DEV Community

James Lee
James Lee

Posted on

xDS Protocol Deep Dive: The Universal Control Plane API Behind Envoy and Istio

When we talk about Istio or Envoy, we often hear terms like "dynamic configuration" and "control plane push." But what exactly is the underlying protocol that makes all of this work? The answer is xDS.

In this article, I'll do a deep dive into the xDS protocol — what it is, how it works, and why it matters beyond just Service Mesh.


What is xDS?

xDS is a family of discovery service APIs that allow a data plane proxy (like Envoy) to dynamically fetch configuration from a management server — without any restart or file reload.

The "x" in xDS is a wildcard. It covers:

API Full Name Purpose
LDS Listener Discovery Service Dynamically manage listeners (ports)
RDS Route Discovery Service Dynamically manage routing rules
CDS Cluster Discovery Service Dynamically manage upstream clusters
EDS Endpoint Discovery Service Dynamically manage cluster endpoints
SDS Secret Discovery Service Dynamically manage TLS certificates

Key insight: xDS is not just for Service Mesh. gRPC also uses xDS for service discovery. It defines a universal, extensible control API for microservices — any configuration can be resolved through discovery.


The Four Core Resources in Envoy

Each xDS type corresponds to a specific resource type. The type is stored in the TypeUrl field of every DiscoveryRequest and DiscoveryResponse, in the format:

type.googleapis.com/<resource type>
Enter fullscreen mode Exit fullscreen mode

For example: type.googleapis.com/envoy.api.v2.Cluster means this is a CDS (Cluster) resource.
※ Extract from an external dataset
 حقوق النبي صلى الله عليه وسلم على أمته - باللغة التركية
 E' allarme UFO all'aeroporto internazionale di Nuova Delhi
1. LDS — Listener Discovery Service

A Listener is a port that Envoy opens to accept incoming connections. It can be configured with L3/L4 filters.

{
  "name": "...",
  "address": "{...}",
  "filter_chains": [],
  "listener_filters": [],
  "traffic_direction": "...",
  "access_log": []
}
Enter fullscreen mode Exit fullscreen mode

2. RDS — Route Discovery Service

Routes act as the bridge between Listeners and Clusters. They define traffic distribution rules, virtual hosts, header manipulation, timeouts, and retries.

{
  "name": "...",
  "virtual_hosts": [],
  "response_headers_to_add": [],
  "request_headers_to_add": [],
  "validate_clusters": "{...}"
}
Enter fullscreen mode Exit fullscreen mode

3. CDS — Cluster Discovery Service

A Cluster is an abstraction of an upstream service. It includes load balancing policy, health checks, circuit breaker config, and TLS settings.

{
  "name": "...",
  "type": "...",
  "eds_cluster_config": "{...}",
  "lb_policy": "...",
  "health_checks": [],
  "circuit_breakers": "{...}",
  "outlier_detection": "{...}"
}
Enter fullscreen mode Exit fullscreen mode

4. EDS — Endpoint Discovery Service

EDS is the actual service discovery layer. It returns the live endpoints (IP + port) for a given cluster.

{
  "cluster_name": "...",
  "endpoints": [],
  "policy": "{...}"
}
Enter fullscreen mode Exit fullscreen mode

5. SDS — Secret Discovery Service

SDS enables dynamic TLS certificate rotation without restarting Envoy. In early Istio versions, certificate updates required a hot restart — SDS eliminated that entirely.

{
  "name": "...",
  "tls_certificate": "{...}",
  "validation_context": "{...}"
}
Enter fullscreen mode Exit fullscreen mode

How xDS Works: gRPC Streaming Subscription

Early xDS used REST/JSON polling. Starting from v2, it switched to gRPC bidirectional streaming, which provides:

  • Lower latency for config updates
  • Better performance under high churn
  • Native support for ACK/NACK flow control

Request Flow for a Typical HTTP Route

The API request order follows the dependency chain:

LDS → RDS → CDS → EDS
Enter fullscreen mode Exit fullscreen mode
  1. Envoy fetches Listeners (LDS) to know which ports to open
  2. From the Listener config, it gets the Route name → fetches Routes (RDS)
  3. Routes reference Clusters → fetches Clusters (CDS)
  4. Clusters need live Endpoints → fetches Endpoints (EDS)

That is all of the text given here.